--- BEGIN ---
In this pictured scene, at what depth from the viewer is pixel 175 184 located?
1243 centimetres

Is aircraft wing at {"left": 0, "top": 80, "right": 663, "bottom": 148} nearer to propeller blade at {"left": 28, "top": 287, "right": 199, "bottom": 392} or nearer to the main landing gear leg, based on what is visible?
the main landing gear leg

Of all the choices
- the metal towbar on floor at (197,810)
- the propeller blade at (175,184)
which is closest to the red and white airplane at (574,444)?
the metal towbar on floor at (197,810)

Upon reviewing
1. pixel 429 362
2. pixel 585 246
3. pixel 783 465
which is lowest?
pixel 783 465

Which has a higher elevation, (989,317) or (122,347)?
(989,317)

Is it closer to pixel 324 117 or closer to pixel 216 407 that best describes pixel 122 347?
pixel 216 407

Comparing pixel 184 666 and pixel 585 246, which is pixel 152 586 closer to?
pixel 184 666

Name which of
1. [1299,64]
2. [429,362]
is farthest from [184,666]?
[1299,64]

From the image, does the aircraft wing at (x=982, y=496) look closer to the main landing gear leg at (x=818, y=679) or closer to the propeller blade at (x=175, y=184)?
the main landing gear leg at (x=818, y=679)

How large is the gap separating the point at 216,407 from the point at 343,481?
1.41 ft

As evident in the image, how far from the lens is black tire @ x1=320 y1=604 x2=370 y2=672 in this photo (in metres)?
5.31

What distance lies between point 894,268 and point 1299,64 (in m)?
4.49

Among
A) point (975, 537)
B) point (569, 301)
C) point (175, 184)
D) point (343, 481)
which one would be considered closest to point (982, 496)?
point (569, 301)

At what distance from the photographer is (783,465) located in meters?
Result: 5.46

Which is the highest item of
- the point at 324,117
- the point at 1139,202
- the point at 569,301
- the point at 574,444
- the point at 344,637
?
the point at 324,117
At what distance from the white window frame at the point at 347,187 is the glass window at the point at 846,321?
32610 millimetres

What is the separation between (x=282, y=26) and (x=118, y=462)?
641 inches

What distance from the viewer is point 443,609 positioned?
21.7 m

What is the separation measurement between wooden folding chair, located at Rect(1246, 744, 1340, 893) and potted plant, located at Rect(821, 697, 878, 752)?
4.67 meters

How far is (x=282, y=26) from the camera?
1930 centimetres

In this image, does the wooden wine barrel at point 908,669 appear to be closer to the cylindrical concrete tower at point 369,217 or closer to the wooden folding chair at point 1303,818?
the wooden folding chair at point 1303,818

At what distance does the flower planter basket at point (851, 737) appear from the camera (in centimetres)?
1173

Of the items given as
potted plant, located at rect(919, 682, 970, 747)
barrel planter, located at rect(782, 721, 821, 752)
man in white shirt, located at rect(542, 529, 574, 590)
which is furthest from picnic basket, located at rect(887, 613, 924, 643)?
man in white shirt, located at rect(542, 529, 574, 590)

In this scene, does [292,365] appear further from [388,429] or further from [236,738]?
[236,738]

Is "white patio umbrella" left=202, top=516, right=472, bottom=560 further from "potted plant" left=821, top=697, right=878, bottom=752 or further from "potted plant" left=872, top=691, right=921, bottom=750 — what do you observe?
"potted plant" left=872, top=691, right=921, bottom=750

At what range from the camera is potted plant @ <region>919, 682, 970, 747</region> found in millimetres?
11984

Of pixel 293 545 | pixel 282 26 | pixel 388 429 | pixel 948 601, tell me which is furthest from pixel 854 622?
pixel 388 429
--- END ---
Please transfer the part of the records above that opens with the line containing "What distance from the viewer" and closes with the line containing "1930 centimetres", both lines included. Add -146 to every number in the distance answers and keep everything else unchanged.

What distance from the viewer is point 443,609 positioned?
-124.3 m

What is the separation measurement between wooden folding chair, located at Rect(1246, 744, 1340, 893) and potted plant, located at Rect(821, 697, 878, 752)?
-141.33 meters

How far is (x=282, y=26) from the camera?
1784 centimetres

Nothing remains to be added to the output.